— Task statement —
Reproduce exactly, and nothing but, the lines between the one with "United States, site archbold_FL-16." and the end of the entries, both ends included.
Data provided START
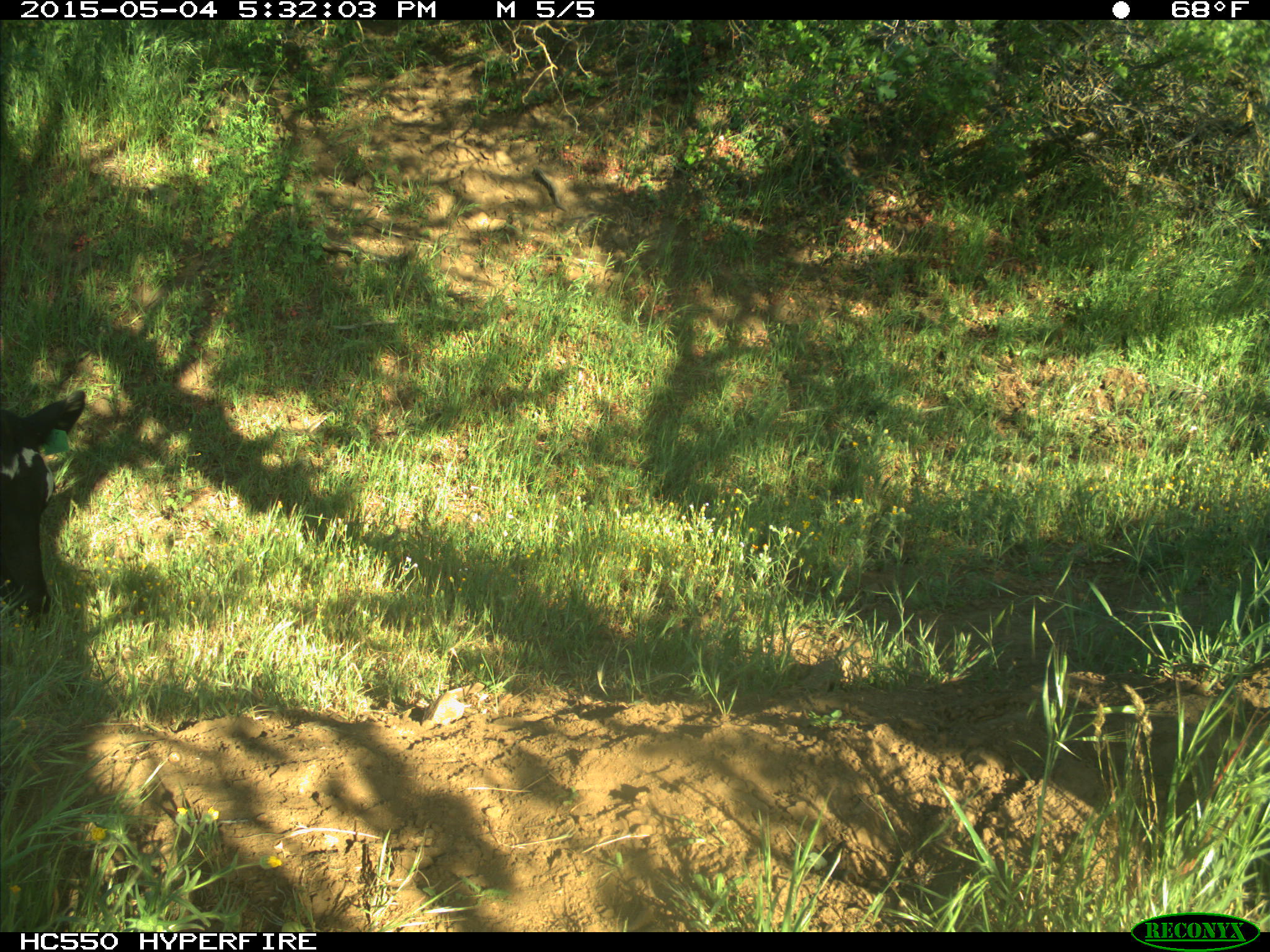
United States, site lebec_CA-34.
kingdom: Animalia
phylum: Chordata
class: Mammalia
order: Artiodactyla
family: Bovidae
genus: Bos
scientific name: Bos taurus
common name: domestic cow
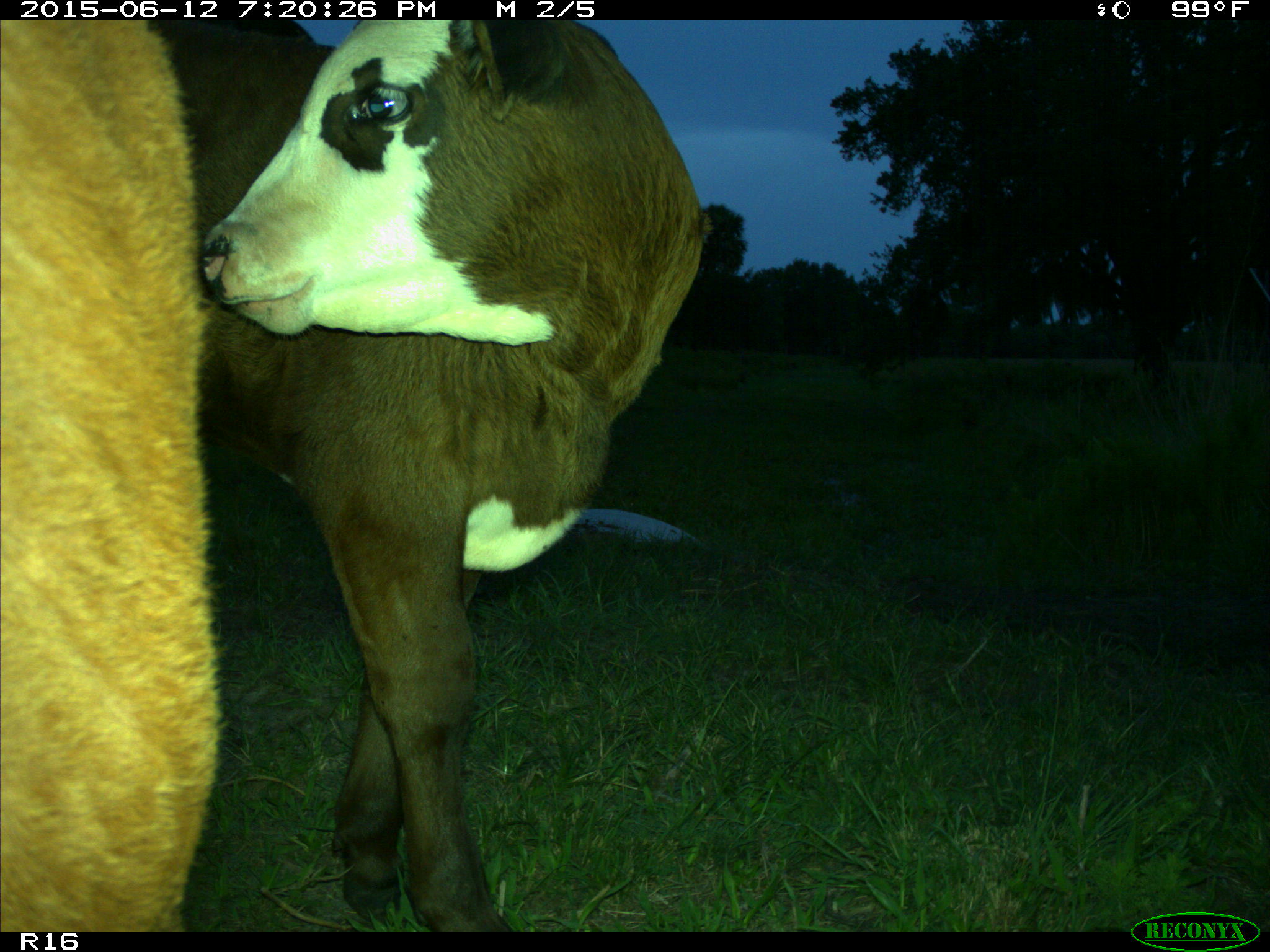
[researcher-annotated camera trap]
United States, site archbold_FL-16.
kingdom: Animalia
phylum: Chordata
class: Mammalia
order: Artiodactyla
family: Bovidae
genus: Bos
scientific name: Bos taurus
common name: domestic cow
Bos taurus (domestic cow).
Data provided END
— Task response —
United States, site archbold_FL-16.
kingdom: Animalia
phylum: Chordata
class: Mammalia
order: Artiodactyla
family: Bovidae
genus: Bos
scientific name: Bos taurus
common name: domestic cow
Bos taurus (domestic cow).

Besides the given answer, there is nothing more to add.